There are a few additional key plotlines, the most ambitious revolving around Herman’s nephew Alvin (an excellent Anthony Boyle) who joins the Canadian army when enlisting in his own country’s armed forces ceases to be an option. Another follows the Levin’s youngest boy, Phillip (Azhy Robertson, whose innocently watering eyes will break your heart) and two of his friendships, both of which end in tragedy. Like many series these days, ‘Plot’ plants the seeds of its narrative throughout the early episodes, before the climax completely combusts, the finale of the series running well over an hour long — it could almost sustain itself as a feature, cinematically — and stretches of it are frighteningly compelling. One sequence, a road trip to the state of Kentucky at the height of KKK activity, will glue you to your seat and you’ll be afraid to blink.
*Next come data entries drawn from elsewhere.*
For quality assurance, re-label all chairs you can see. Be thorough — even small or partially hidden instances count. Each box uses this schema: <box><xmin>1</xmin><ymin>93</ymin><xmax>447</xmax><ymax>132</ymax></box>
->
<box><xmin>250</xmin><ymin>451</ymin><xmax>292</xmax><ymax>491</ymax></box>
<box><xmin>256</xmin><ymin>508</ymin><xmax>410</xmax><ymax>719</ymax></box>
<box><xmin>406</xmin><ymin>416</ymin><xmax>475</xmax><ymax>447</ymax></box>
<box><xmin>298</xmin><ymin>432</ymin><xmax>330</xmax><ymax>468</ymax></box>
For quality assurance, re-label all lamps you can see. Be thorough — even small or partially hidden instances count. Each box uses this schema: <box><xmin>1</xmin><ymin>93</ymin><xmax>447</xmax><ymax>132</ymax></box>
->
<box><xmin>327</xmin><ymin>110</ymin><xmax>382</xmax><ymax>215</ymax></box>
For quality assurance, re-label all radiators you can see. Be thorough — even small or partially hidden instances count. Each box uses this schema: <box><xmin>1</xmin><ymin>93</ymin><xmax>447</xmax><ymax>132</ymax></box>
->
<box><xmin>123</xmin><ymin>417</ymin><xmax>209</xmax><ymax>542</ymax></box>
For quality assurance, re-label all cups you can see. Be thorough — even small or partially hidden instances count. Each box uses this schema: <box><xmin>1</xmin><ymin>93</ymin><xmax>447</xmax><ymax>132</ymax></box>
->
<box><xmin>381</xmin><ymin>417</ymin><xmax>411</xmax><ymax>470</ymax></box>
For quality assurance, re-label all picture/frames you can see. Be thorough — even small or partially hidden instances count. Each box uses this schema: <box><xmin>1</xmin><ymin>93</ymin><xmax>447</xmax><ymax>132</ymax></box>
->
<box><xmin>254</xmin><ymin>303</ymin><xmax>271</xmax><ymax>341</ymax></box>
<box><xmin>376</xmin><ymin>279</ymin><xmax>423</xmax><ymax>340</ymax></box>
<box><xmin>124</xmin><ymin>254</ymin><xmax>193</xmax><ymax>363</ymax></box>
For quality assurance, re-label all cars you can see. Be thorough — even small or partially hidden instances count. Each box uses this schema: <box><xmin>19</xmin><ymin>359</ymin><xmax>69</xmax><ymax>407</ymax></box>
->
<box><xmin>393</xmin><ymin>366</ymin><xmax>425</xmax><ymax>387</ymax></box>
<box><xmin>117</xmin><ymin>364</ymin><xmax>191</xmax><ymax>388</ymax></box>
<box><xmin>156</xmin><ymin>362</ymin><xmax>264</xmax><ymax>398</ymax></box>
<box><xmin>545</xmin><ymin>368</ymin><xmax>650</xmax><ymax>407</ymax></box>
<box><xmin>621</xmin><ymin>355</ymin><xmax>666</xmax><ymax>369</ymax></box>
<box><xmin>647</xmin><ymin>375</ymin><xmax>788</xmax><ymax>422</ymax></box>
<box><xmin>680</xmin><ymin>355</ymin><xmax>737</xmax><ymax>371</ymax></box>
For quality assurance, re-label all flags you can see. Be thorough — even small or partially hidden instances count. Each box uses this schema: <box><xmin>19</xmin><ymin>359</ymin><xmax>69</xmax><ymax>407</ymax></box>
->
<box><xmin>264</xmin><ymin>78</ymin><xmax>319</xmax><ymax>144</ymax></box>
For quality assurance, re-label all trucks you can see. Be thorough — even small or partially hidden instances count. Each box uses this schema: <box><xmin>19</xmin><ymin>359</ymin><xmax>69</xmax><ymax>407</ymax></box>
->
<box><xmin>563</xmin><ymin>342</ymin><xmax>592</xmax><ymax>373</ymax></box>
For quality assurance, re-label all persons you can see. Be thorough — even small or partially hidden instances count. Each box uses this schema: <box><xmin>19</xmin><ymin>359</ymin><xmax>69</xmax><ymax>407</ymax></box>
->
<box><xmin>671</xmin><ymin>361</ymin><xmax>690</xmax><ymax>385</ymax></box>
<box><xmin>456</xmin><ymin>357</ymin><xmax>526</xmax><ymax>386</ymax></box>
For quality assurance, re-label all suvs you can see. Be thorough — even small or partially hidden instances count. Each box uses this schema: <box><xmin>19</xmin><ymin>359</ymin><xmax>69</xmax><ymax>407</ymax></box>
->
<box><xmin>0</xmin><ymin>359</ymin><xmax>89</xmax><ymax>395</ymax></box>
How the series depicts a family in caught in a crisis of social change, exceptionally developing each of its character’s motivations as individuals human beings, will strike a nerve with just about any family of sane people at this key juncture in our history. Kazan is arguably the key to holding the domestic drama together emotionally, calmly mediating all the opinionated shouting matches that, more and more regularly, grow into heated outburst under her roof. One scene towards the end of the series, which finds her trying to keep herself composed while helping someone through a traumatic episode over the phone, is soul wrenching. Spector is the closest thing the show has to a lead, and he’s very, very good, but his character is perhaps a bit too consistently loud mouthed about his ideology, frequently putting other’s in harm’s way, perpetuating some uber tense conflicts that grow appropriately frustrating for the viewer.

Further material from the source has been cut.